PASSAGE GIVEN:
4. Reconstructed Water Level Changes

Researchers summarize water level changes in the regional lakes with a series of interpretive hydrographs showing the lake level chronologies as constrained by erosional features (wave-cut scarps and wave-washed terraces), terrestrial fen peats, and ice-shoved-ramparts. The hydrographs are superposed in a composite graphic with data from the literature (Figure 3). Seven distinct phases of lake level history emerge out of this synthesis: (1) An initial wave-cut scarp-forming period, (2) a falling lake level period culminating in the lowest stands, (3) initial rising lake levels 15 to 11 ka, (4) early Holocene rising lake levels (first rapidly, then more slowly), (5) a mid-Holocene period of relatively dry conditions, (6) a late-Holocene period of still higher lake levels, (7) culminating in late 20th century declines.
(1) The WCS-forming period (21 to 19 ka). Researchers lake chronologies begin with the erosion of high-level shorelines of the ancestral lakes that first formed in these basins during the last major deglaciation. The lakes originated as part of a large kettle field that formed as rising temperature caused the stagnation and downwasting of a glacier that had advanced onto the Kenai Peninsula from across Cook Inlet. Buried ice was likely still present in many kettles at ~19 ka when waves began cutting scarps along lakeshores. The steepness of the WCSs indicates considerable fetch for wind-driven waves, which could not effectively be generated until most of the remnant glacial ice had cleared from the lake basins.
Although researchers have not been able to directly date wave-cut scarps, they hypothesize that the scarp-forming period coincides with the final stages of Moosehorn (late MIS 2) deglaciation. The earliest dates for deglaciation on the Kenai Lowland (21–19 ka) are from cosmogenic exposure dating of glacially transported granitic boulders near the study area [40].
Modeling of southern Alaska climate at the terminal LGM (21 ka) suggests that summers were warmer, and that the AL was stronger in winter than it is today [41][42]. A strong AL would advect moist winter air into southern Alaska from the Gulf of Alaska (GOA) [4], providing snowfall for the Moosehorn ice sheets. Warm summers, however, would ultimately lead to melting these ice sheets.
(2) Falling lake level period (19 to 15 ka). Evidence of falling lake levels is represented by the shoulder aprons around closed-basin lakes. These aprons extend downward from the WCS shorelines, passing below modern lake levels to the depths of the adjoining satellite fens with terrestrial peat deposits. For example, at Jigsaw Lake, the falling period is represented by the slope that extends downward from 85 m asl scarp to 76 m asl. This lake level decline opened up 70% of the ancestral lake basin to vegetative colonization. Similar declines of 4 to 10 m occurred in all eight lakes examined and are one of the most striking features of these lake geomorphologies and their hydrological histories.

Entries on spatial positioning
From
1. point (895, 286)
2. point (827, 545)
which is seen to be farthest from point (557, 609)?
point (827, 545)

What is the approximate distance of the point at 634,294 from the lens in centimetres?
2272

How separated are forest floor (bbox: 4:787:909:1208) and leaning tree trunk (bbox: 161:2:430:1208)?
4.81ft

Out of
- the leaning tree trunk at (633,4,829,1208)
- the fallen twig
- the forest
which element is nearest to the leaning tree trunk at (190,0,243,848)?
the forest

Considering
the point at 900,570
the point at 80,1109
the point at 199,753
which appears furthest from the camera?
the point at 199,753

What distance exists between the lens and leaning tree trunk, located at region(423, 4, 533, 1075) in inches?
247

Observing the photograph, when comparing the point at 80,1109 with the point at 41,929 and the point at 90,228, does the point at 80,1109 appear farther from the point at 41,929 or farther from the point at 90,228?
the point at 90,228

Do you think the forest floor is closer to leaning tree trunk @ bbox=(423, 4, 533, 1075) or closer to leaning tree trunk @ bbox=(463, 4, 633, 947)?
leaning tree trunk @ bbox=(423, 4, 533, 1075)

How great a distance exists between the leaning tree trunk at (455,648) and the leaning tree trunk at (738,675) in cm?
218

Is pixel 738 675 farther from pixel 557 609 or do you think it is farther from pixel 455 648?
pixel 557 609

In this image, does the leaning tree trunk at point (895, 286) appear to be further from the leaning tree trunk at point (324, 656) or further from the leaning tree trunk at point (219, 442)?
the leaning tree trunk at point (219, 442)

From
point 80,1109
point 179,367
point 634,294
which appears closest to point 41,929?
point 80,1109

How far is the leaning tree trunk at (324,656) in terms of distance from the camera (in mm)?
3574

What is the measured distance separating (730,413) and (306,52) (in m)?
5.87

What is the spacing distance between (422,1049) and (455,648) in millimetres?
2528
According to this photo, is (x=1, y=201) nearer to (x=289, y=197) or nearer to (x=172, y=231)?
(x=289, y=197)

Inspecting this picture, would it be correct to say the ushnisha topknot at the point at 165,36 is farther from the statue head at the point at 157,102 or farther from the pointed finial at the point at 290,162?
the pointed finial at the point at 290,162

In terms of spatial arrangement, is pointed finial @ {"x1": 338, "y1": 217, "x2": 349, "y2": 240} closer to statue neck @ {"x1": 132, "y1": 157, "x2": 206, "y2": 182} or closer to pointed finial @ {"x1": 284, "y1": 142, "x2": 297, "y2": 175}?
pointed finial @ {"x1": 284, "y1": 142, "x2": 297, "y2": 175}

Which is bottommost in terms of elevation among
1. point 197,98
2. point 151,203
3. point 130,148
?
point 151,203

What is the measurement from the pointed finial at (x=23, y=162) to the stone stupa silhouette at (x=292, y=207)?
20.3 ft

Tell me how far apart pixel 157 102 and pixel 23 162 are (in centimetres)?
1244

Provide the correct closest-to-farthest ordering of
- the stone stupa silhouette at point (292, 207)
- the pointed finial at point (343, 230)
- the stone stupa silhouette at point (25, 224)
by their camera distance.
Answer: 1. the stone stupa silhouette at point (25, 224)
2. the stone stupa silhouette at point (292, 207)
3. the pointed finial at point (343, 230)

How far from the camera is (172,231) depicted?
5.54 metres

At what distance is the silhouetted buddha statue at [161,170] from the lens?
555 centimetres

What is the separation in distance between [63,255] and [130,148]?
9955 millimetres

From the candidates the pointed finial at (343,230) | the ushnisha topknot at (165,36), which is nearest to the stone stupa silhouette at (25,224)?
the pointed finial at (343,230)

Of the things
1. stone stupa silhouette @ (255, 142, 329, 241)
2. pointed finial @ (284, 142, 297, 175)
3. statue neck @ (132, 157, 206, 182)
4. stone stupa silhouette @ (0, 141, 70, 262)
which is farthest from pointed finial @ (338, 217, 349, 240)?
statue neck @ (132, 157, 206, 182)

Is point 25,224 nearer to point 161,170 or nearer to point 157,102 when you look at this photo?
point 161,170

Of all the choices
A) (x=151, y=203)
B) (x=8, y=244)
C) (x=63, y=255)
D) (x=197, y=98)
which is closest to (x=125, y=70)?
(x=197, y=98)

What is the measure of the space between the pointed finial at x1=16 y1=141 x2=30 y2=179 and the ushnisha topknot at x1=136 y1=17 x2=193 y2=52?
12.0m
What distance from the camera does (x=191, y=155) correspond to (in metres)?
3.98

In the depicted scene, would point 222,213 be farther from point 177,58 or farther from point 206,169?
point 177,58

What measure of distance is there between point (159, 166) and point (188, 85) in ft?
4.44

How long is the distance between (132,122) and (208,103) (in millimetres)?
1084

WHAT IS REQUIRED:
Write the next part of the passage on reconstructed lake levels, picking up right after its final sentence.

FINAL RESULT:
Researchers suspect that these declines reflect a millennial-scale epoch of aridity in southern Alaska, caused by a cold SSTs in the GOA during the deglacial period. Sediment cores taken in the GOA and along the British Columbia coast show that NE Pacific waters were 4–5 °C colder between 19 and 14.7 ka than the early Holocene [6]. These authors propose that SSTs fell in response to repeated deliveries of freshwater from Columbia River outburst floods, sourced from glacial Lake Missoula, as well as by meltwater from coastal glaciers. According to [7], the late-glacial midlatitude jet stream carried North Pacific moisture into southwestern North America and supported large pluvial lakes, such as Lake Bonneville in Utah, leaving the Pacific Northwest relatively depauperate in moisture. At 14.7 ka, however, modeling by these authors suggests an abrupt reorganization of this circulation, starting with major melting of the Cordilleran and Laurentide icesheets, warming of the GOA SSTs, and shifting of moisture flow northward into the Pacific Northwest and southern Alaska.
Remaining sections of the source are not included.